▶ Text passage

Another source of ROS production in animal cells is the electron transfer reactions catalyzed by the mitochondrial P450 systems in steroidogenic tissues.
These P450 systems are dependent on the transfer of electrons from NADPH to P450. During this process, some electrons "leak" and react with O2 producing superoxide. To cope with this natural source of ROS, the steroidogenic tissues, ovary and testis, have a large concentration of antioxidants such as vitamin C (ascorbate) and β-carotene and anti-oxidant enzymes.

If too much damage is present in mitochondria, a cell undergoes apoptosis or programmed cell death.

In addition, ROS are produced in immune cell signaling via the NOX pathway. Phagocytic cells such as neutrophils, eosinophils, and mononuclear phagocytes produce ROS when stimulated.

In chloroplasts, the carboxylation and oxygenation reactions catalyzed by rubisco ensure that the functioning of the electron transport chain (ETC) occurs in an environment rich in O2. The leakage of electrons in the ETC will inevitably produce ROS within the chloroplasts.
ETC in photosystem I (PSI) was once believed to be the only source of ROS in chloroplasts. According to Huang et al. the flow of electrons from the excited reaction centers is directed to the NADP and these are reduced to NADPH, and then they enter the Calvin cycle and reduce the final electron acceptor, CO2. In cases where there is an ETC overload, part of the electron flow is diverted from ferredoxin to O2, forming the superoxide free radical (by the Mehler reaction). In addition, electron leakage to O2 can also occur from the 2Fe-2S and 4Fe-4S clusters in the PSI ETC. However, PSII also provides electron leakage locations (QA, QB) for O2-producing O2-. Superoxide (O2-) is generated from PSII, instead of PSI; QB is shown as the location for the generation of O2•-.

▶ Your tasks
1. Set down the passage on reactive oxygen species word for word from "Another source of" to "programmed cell death.", inclusive.
2. In the passage on reactive oxygen species, what reaction forms the superoxide free radical when part of the electron flow is diverted from ferredoxin to O2?
The items come from a separate source, unrelated to the passage on reactive oxygen species.

Scene geometry reasoning data:

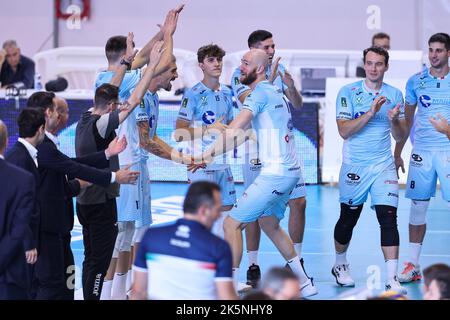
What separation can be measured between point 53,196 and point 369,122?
3402 mm

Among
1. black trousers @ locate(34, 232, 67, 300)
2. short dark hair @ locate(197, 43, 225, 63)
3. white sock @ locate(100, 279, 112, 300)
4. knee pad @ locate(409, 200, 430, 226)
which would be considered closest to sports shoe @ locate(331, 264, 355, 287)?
knee pad @ locate(409, 200, 430, 226)

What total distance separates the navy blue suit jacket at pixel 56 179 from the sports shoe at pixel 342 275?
2950 millimetres

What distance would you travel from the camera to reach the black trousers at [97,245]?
8.35 metres

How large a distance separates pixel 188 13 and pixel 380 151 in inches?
541

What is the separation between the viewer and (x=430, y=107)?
10141 millimetres

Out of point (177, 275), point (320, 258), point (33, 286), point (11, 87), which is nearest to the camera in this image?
point (177, 275)

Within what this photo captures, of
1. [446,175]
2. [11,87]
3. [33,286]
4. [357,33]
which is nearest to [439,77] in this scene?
[446,175]

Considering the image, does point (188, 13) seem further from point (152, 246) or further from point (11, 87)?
point (152, 246)

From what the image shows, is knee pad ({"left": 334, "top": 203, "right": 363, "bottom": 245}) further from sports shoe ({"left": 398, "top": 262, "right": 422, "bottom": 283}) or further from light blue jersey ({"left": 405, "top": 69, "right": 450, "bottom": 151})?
light blue jersey ({"left": 405, "top": 69, "right": 450, "bottom": 151})

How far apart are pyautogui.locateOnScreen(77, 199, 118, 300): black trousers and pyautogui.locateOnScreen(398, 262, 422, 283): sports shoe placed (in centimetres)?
318

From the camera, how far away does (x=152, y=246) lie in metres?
5.98

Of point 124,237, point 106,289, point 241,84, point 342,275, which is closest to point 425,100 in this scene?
point 241,84

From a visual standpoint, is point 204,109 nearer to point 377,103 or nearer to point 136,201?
point 136,201

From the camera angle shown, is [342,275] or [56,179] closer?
[56,179]
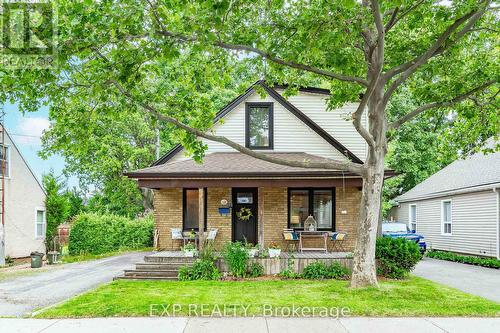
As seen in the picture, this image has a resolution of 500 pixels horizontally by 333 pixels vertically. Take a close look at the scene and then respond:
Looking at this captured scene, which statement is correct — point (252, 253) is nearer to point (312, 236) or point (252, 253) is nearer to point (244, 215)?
point (312, 236)

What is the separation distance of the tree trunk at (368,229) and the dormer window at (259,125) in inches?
252

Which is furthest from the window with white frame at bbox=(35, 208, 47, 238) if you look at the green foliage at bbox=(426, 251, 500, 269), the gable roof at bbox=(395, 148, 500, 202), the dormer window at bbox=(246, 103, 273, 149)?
the gable roof at bbox=(395, 148, 500, 202)

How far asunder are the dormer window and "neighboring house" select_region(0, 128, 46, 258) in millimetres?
11420

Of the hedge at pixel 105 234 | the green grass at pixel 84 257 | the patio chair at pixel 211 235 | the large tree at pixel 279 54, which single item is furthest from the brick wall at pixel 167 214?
the hedge at pixel 105 234

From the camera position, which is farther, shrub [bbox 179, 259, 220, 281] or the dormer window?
the dormer window

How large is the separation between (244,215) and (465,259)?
10.2 metres

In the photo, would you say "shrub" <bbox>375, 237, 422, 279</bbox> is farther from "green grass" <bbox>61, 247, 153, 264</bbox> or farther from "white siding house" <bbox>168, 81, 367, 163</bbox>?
"green grass" <bbox>61, 247, 153, 264</bbox>

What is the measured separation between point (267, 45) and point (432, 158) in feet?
78.4

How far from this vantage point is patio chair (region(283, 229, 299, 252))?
600 inches

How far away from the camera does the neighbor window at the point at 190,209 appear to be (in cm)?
1653

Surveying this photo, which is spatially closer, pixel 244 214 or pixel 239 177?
pixel 239 177

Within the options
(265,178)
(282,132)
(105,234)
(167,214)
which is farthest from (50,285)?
(105,234)

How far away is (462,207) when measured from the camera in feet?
69.6

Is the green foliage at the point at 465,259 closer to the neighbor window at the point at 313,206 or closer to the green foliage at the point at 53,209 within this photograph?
the neighbor window at the point at 313,206
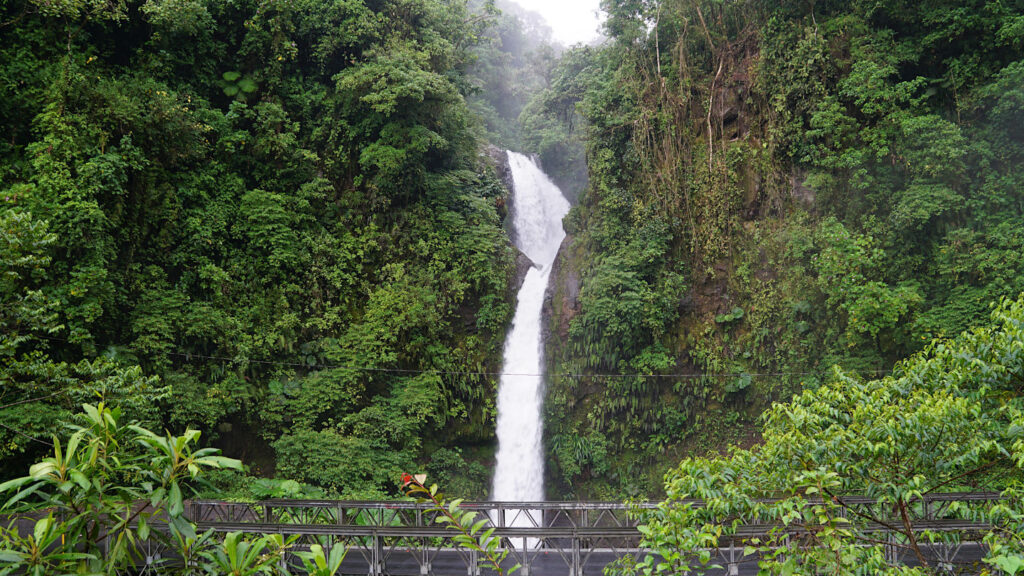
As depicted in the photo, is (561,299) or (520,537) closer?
(520,537)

▶ Exercise solutions
1.
Another source of ROS production in animal cells is the electron transfer reactions catalyzed by the mitochondrial P450 systems in steroidogenic tissues.
These P450 systems are dependent on the transfer of electrons from NADPH to P450. During this process, some electrons "leak" and react with O2 producing superoxide. To cope with this natural source of ROS, the steroidogenic tissues, ovary and testis, have a large concentration of antioxidants such as vitamin C (ascorbate) and β-carotene and anti-oxidant enzymes.

If too much damage is present in mitochondria, a cell undergoes apoptosis or programmed cell death.

2. The Mehler reaction.